Please. Tell me how this happened! How is it that I had all these ideas for what my days will look like and how productive I would be and well, I haven’t been? Granted, I didn’t write my plan down and we all know how I love to have a list to mark off. Oh, and that falling into the trap of staying up too late so being groggy all day. Did I mention that I’m going back to eating healthier again? It’s weird how I forget how to eat. I mean, I grew up on cold sugary cereal, oscar mayer bologna sandwiches, and eating out. I often try to fall back on the last one. I went through some old food journals to see what I ate when I was losing weight. I kept seeing things and thinking, “Really, I ate that every day!” I get in comfortable ruts. I’m okay with that.
I’m not ready to proclaim any plans for losing a quadrillion pounds or running marathons. My dearest hermana, Rachel, wants me to run a marathon, pero ella esta muy loco. I do know that I’ve gained weight since I did run/jog/walk/crawl the half marathon in September. I also started school full time and was on the road a whole heck of a lot. I couldn’t function.
Funny side note: this crazy Rachel of mine just called me. When I told her that I had just called her crazy on my blog she said, “Why? Because I’m running a marathon and I asked you to do it with me?” She’s good, eh?

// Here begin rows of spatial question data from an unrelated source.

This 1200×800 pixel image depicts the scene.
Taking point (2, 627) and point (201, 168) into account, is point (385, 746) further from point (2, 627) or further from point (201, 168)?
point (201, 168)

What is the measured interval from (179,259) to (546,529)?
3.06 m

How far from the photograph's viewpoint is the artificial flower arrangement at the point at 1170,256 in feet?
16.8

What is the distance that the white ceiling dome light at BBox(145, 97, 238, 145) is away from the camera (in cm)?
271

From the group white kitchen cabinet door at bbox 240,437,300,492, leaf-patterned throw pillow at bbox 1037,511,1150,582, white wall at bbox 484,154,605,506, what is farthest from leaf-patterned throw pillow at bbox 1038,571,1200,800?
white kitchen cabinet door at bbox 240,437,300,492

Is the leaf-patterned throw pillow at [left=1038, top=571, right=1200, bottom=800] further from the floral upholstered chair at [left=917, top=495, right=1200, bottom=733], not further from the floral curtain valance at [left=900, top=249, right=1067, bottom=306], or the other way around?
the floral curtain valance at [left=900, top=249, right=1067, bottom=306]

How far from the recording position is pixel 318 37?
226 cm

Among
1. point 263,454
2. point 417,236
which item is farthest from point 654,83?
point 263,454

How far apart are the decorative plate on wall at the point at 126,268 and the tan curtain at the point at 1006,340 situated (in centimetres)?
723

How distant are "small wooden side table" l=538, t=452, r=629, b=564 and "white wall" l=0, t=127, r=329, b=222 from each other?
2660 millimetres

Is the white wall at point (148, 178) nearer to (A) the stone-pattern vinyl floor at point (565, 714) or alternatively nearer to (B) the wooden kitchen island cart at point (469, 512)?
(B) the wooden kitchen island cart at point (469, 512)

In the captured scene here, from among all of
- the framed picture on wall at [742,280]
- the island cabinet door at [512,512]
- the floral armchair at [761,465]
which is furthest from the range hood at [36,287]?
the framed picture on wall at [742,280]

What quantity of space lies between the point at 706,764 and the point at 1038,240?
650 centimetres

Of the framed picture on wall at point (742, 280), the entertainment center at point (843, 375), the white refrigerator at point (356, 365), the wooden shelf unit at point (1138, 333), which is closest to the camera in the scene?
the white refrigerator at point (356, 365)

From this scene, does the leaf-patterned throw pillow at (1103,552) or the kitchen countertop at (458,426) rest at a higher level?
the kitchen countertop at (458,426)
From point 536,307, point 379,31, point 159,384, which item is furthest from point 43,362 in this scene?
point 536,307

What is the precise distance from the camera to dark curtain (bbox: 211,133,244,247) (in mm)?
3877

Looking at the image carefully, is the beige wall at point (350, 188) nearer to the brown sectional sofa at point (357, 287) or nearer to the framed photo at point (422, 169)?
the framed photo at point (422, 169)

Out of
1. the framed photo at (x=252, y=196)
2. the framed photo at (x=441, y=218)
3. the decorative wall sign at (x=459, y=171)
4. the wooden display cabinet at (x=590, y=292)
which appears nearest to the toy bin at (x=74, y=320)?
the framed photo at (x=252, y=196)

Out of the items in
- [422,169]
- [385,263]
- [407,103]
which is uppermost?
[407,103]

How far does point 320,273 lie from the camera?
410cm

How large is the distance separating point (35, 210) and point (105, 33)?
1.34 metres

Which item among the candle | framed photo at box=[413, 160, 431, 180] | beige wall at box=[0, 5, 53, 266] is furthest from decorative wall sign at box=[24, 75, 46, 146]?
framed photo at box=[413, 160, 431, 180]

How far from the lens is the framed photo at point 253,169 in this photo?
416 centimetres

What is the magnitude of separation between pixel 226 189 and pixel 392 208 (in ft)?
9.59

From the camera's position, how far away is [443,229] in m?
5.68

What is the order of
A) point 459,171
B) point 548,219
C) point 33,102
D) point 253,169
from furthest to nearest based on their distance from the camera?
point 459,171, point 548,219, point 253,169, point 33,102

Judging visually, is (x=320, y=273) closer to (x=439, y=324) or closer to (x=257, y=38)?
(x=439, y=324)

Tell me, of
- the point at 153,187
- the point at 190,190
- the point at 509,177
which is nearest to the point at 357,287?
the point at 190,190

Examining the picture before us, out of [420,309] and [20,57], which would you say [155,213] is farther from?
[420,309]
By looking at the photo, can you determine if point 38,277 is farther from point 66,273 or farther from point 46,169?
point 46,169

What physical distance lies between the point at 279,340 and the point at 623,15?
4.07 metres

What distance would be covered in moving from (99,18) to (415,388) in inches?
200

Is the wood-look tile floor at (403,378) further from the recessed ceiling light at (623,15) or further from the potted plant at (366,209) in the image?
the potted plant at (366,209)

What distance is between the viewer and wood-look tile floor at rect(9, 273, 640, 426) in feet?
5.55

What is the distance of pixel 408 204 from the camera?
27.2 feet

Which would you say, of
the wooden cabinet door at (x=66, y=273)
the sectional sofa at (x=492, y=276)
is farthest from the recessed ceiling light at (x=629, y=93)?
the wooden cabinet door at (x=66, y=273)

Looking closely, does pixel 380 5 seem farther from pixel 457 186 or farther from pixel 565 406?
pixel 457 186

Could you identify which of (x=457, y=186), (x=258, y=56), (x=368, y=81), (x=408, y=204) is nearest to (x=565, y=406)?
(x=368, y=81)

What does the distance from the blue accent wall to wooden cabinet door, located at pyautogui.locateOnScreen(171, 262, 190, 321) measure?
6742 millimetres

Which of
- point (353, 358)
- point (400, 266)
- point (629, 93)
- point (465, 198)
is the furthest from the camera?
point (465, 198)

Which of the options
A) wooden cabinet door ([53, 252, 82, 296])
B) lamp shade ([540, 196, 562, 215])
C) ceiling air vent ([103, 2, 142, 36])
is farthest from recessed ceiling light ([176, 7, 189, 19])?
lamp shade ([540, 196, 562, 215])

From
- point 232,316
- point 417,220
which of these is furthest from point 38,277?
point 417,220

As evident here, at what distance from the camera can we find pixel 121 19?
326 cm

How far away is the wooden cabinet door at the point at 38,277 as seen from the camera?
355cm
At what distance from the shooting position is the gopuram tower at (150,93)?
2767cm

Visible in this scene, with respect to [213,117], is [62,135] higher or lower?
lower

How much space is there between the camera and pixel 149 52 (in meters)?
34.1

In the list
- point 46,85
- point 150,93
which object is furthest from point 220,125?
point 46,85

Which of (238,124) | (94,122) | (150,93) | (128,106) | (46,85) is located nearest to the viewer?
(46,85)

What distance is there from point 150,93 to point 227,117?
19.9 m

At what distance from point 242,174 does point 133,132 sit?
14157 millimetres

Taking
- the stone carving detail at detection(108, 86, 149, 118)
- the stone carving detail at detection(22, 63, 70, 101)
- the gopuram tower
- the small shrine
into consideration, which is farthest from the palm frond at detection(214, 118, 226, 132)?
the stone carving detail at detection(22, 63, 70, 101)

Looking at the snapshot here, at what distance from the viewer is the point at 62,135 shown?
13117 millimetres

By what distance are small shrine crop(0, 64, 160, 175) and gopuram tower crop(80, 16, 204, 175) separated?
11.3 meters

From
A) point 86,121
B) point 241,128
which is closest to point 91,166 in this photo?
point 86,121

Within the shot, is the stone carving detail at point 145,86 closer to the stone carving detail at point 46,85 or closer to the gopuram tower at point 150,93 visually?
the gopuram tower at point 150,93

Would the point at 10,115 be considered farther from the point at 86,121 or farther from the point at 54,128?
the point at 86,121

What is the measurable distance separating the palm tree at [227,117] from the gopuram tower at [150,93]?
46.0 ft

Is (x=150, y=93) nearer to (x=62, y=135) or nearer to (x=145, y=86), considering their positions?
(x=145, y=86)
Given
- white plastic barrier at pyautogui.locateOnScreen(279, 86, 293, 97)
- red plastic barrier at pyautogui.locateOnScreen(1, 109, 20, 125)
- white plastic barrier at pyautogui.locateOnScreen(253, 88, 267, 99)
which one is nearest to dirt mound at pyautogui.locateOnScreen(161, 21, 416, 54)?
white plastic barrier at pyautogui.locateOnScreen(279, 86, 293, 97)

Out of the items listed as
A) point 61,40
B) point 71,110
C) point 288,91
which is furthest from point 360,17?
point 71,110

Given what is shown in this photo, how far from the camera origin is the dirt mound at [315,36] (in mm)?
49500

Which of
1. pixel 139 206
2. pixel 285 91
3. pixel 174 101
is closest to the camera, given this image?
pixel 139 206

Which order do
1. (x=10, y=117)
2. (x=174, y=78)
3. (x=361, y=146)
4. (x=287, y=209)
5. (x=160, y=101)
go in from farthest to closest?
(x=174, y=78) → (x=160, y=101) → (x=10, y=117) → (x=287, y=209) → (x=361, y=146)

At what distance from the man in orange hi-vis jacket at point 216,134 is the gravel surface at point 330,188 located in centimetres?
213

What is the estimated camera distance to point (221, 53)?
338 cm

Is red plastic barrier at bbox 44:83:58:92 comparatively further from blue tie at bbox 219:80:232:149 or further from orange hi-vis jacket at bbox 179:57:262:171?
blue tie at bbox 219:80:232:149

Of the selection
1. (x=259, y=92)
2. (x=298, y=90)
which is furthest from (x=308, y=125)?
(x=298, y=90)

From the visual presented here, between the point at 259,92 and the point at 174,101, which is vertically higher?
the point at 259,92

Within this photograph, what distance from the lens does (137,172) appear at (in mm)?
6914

Yesterday I went back and read a few of my more recent blog posts and I wondered, “who writes these things???” Sometimes I sound like such a different person. Then I remember. It’s the girl who reads her Bible and actually hears what the living Word is telling her. It’s the one who is seeking Him, who is learning to hide in Him. I used to play You Are My Hiding Place on my flute. I remember sitting on the bed in a great big house with wooden floors. The sun shining in through my upstairs bedroom window. I’d pick up my flute and I’d play and play and play until my heart was lifted up.
I know that none of my old Cottage House roommates are reading this, but I just have to apologize for those times when I decided I wanted to be the next James Galaway, but only in a female role. On a brighter note, I did get to play flute for a band called Cynical Son. The song was “Meaning of This”. The chords were DCAG…I think. Not that you play chords on a flute, mind you. I think the D and A were minor chords. I have a picture of me playing with them at Governer’s Cup in downtown Salem. My hair is long. I’m wearing the best striped tights under my cut off jeans and a cool looking bandana on my head. Ah, those were the days. Oh, I wore a shirt, too…and birkenstocks. Why can’t I be that cute now?
Anyway, I do have a few goals for this year.
- Move more, Eat Less every day (though i think it’s more fun to move less and eat more)
- Write every day
- Read my Bible every day
- Take a photo every day
Those are not in any order and are not all of my goals. I have many thoughts and ideas, but I’m starting simple. I spend too much time planning and not enough time doing.
I want to post a blog every day. It will be challenging and fun and burdening and exciting all at the same time. It might also help me hold onto my sanity a little longer. There are prompts and ideas all over the web. I don’t know what this will look like, but I guess we’ll see, eh?